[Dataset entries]
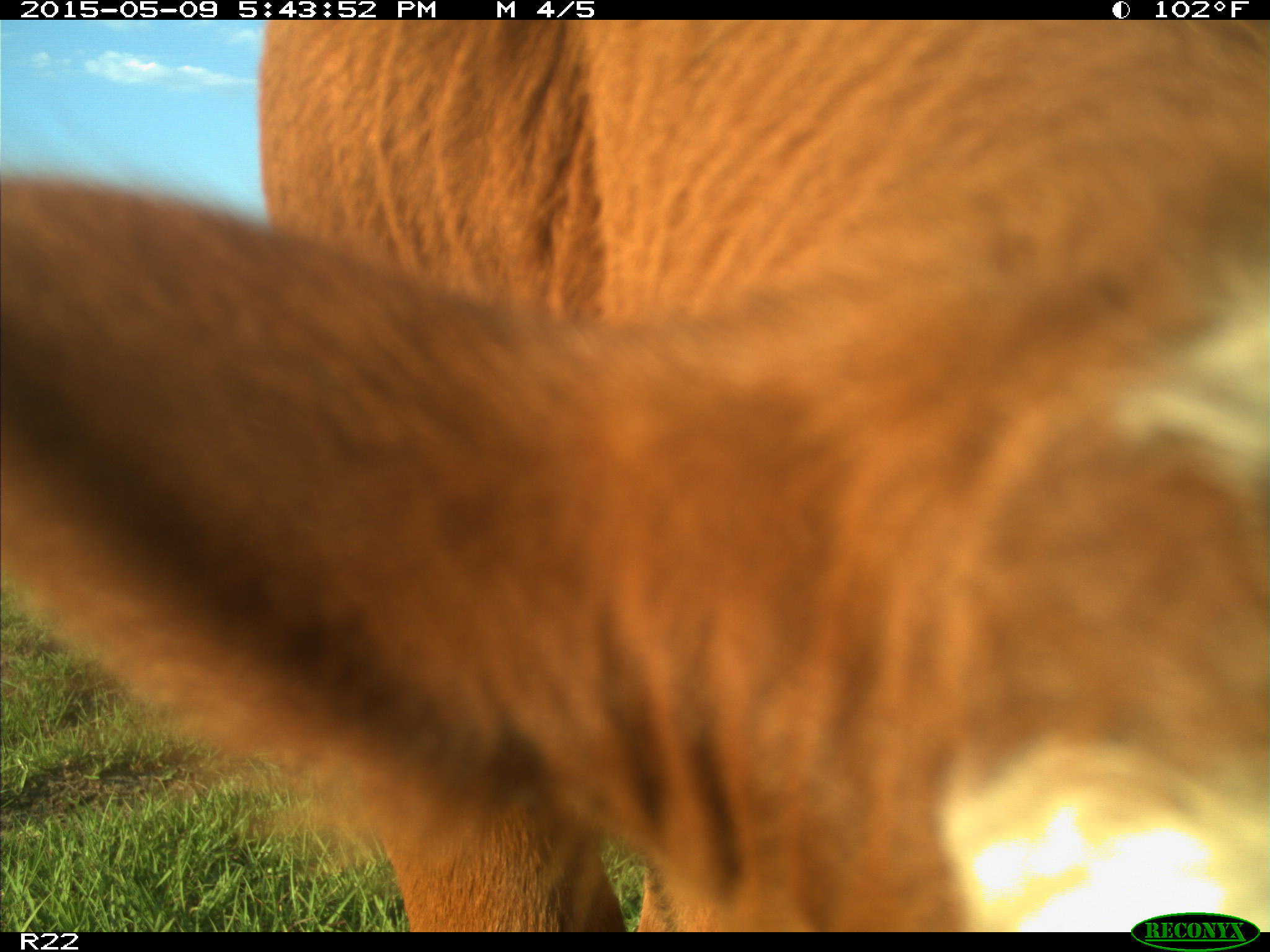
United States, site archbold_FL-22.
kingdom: Animalia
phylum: Chordata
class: Mammalia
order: Artiodactyla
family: Bovidae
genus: Bos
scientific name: Bos taurus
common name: domestic cow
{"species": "Bos taurus (domestic cow)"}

▸ TASK BRIEF
Reproduce the entries above without change, omitting all pictures.

▸ RESPONSE TO THE TASK
United States, site archbold_FL-22.
kingdom: Animalia
phylum: Chordata
class: Mammalia
order: Artiodactyla
family: Bovidae
genus: Bos
scientific name: Bos taurus
common name: domestic cow
{"species": "Bos taurus (domestic cow)"}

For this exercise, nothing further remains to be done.